RARE Daily

After Selling Failed Rare Blood Disorder Candidate, Imara Reverse Merges with Enliven Therapeutics

October 14, 2022

Rare disease focused biotech Imara and Enliven Therapeutics, a clinical-stage precision oncology company, have entered into a definitive merger agreement to combine the companies in an all-stock transaction. The combined company will focus on advancing Enliven’s pipeline of precision oncology product candidates.

Photo: Sam Kintz, co-founder and CEO of Enliven

The merger comes one month after Imara entered into an asset purchase agreement with cardiology startup Cardurion Pharmaceuticals to sell its failed sickle cell disease and beta thalassemia candidate tovinontrine and all other assets related to its PDE9 program for up to $95 million.

The merger will create a Nasdaq-listed, clinical-stage biopharmaceutical company focused on advancing Enliven’s portfolio of precision oncology programs, which included experimental targeted therapies for chronic myeloid leukemia and HER2-driven tumors.

Upon completion of the merger, which is subject to approval by Imara’s and Enliven’s stockholders, the combined company is expected to operate under the name Enliven Therapeutics, Inc. and trade on the Nasdaq Global Select Market under the ticker symbol ELVN.

In support of the merger, Enliven also intends to raise approximately $165 million in a concurrent private financing that was oversubscribed with new investor allocations accounting for more than 60 percent of the total size of the financing, which is expected to close immediately prior to the completion of the merger.

With the cash expected from both companies at closing and the proceeds of the planned concurrent financing, the combined company is currently expected to have approximately $300 million of cash and cash equivalents at closing, after transaction expenses, which are expected to be used to advance Enliven’s pipeline through multiple clinical milestones and provide runway into early 2026. The merger and financing are expected to close in the first quarter of 2023, subject to stockholder approval of both companies, the effectiveness of a registration statement to be filed with the U.S. Securities and Exchange Commission to register the shares of Imara common stock to be issued in connection with the merger, and the satisfaction of customary closing conditions.

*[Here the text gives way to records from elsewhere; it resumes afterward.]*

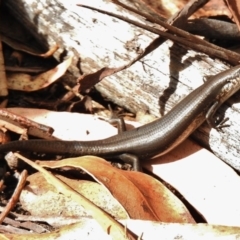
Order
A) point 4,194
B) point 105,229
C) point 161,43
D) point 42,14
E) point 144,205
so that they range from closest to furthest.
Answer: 1. point 105,229
2. point 144,205
3. point 4,194
4. point 161,43
5. point 42,14

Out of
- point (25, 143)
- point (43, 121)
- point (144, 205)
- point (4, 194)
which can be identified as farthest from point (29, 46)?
point (144, 205)

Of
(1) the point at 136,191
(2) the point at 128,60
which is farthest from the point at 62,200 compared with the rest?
(2) the point at 128,60

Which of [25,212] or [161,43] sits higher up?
[161,43]

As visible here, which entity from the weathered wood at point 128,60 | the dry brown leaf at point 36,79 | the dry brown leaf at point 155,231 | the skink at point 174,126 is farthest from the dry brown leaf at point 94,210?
the weathered wood at point 128,60

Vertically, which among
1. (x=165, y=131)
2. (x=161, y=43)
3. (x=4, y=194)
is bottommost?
(x=4, y=194)

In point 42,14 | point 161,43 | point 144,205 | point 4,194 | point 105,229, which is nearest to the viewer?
point 105,229

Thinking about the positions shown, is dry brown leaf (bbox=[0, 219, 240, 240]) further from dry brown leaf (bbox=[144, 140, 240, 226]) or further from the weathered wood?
the weathered wood

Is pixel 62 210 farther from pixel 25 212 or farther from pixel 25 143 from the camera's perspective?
pixel 25 143
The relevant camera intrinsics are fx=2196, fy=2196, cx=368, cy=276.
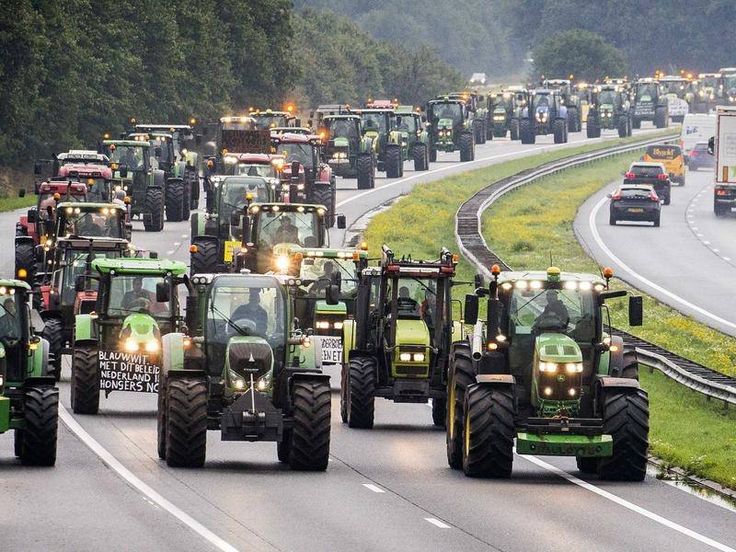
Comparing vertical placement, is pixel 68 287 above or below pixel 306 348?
above

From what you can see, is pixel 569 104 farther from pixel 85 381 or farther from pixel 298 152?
pixel 85 381

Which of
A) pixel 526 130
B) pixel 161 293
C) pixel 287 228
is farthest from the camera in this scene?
pixel 526 130

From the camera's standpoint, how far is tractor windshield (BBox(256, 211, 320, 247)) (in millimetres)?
48375

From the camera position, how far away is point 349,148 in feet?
280

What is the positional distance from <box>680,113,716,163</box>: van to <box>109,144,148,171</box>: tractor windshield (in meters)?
53.0

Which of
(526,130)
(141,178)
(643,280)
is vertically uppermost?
(526,130)

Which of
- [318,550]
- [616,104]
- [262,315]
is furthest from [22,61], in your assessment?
[318,550]

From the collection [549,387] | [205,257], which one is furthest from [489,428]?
[205,257]

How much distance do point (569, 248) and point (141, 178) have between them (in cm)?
1448

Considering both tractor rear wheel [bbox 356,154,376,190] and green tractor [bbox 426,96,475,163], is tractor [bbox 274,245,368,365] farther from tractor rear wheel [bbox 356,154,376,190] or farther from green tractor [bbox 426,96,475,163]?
green tractor [bbox 426,96,475,163]

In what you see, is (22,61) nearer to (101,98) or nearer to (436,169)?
(101,98)

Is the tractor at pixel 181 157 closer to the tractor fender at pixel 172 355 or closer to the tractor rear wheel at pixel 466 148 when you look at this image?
the tractor rear wheel at pixel 466 148

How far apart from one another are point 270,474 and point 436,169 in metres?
74.7

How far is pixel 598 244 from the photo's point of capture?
7644cm
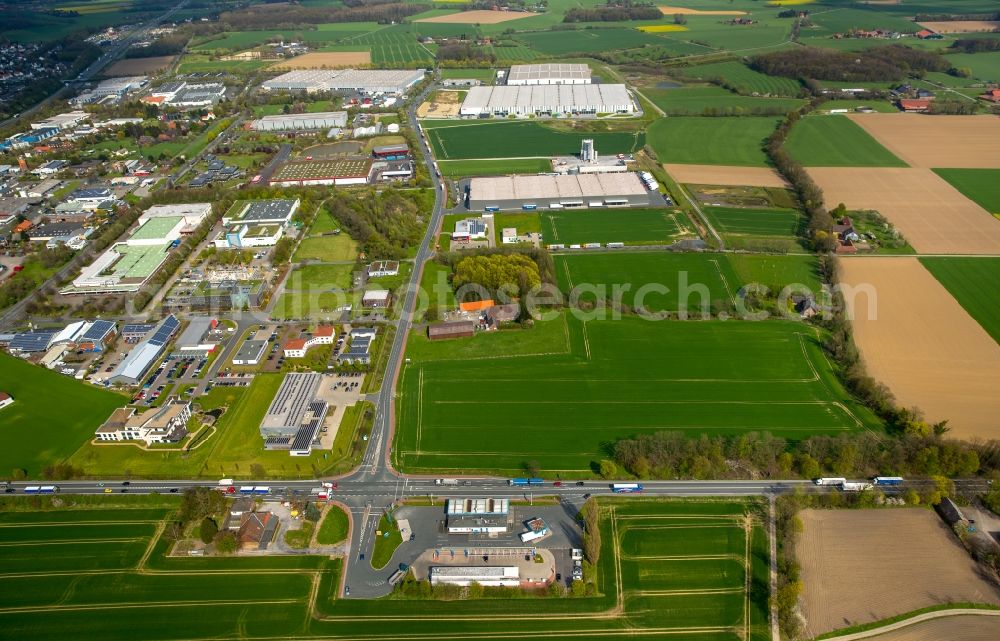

“Following an extensive and thoughtful review of several strategic alternatives, it became clear that the proposed merger with Enliven was a compelling option for our stockholders,” said Rahul Ballal, president and CEO of Imara. “Enliven has a differentiated pipeline, an experienced team and we expect the combined company to be well financed by top-tier investors to execute on its clinical mission. We look forward to the company’s continued progress in the clinic.”

Enliven is a clinical-stage precision oncology company focused on the discovery and development of potentially best-in-class or first-in-class precision oncology therapies. Enliven’s programs are designed to address issues such as tolerability, combinability, resistance and disease escape through brain metastases.

Under the terms of the merger agreement, Imara will issue to pre-merger Enliven stockholders shares of Imara common stock as merger consideration in exchange for the cancellation of shares of capital stock of Enliven and Enliven will become a wholly owned subsidiary of Imara. Pre-merger Imara stockholders are expected to own approximately 16 percent of the combined company and pre-merger Enliven stockholders (including those purchasing Enliven shares in the concurrent private financing) are expected to own approximately 84 percent of the combined company.

Upon closing of the proposed transaction, Imara Inc. will be renamed Enliven Therapeutics, Inc. The combined company will be led by Sam Kintz, co-founder and CEO of Enliven, and other members of the Enliven management team.

The merger agreement has been approved by the board of directors of each company and the proposed transaction is expected to close in the first quarter of 2023, subject to approvals by the stockholders of each company, the effectiveness of a registration statement to be filed with the SEC to register the shares of Imara common stock to be issued in connection with the merger, and other customary closing conditions.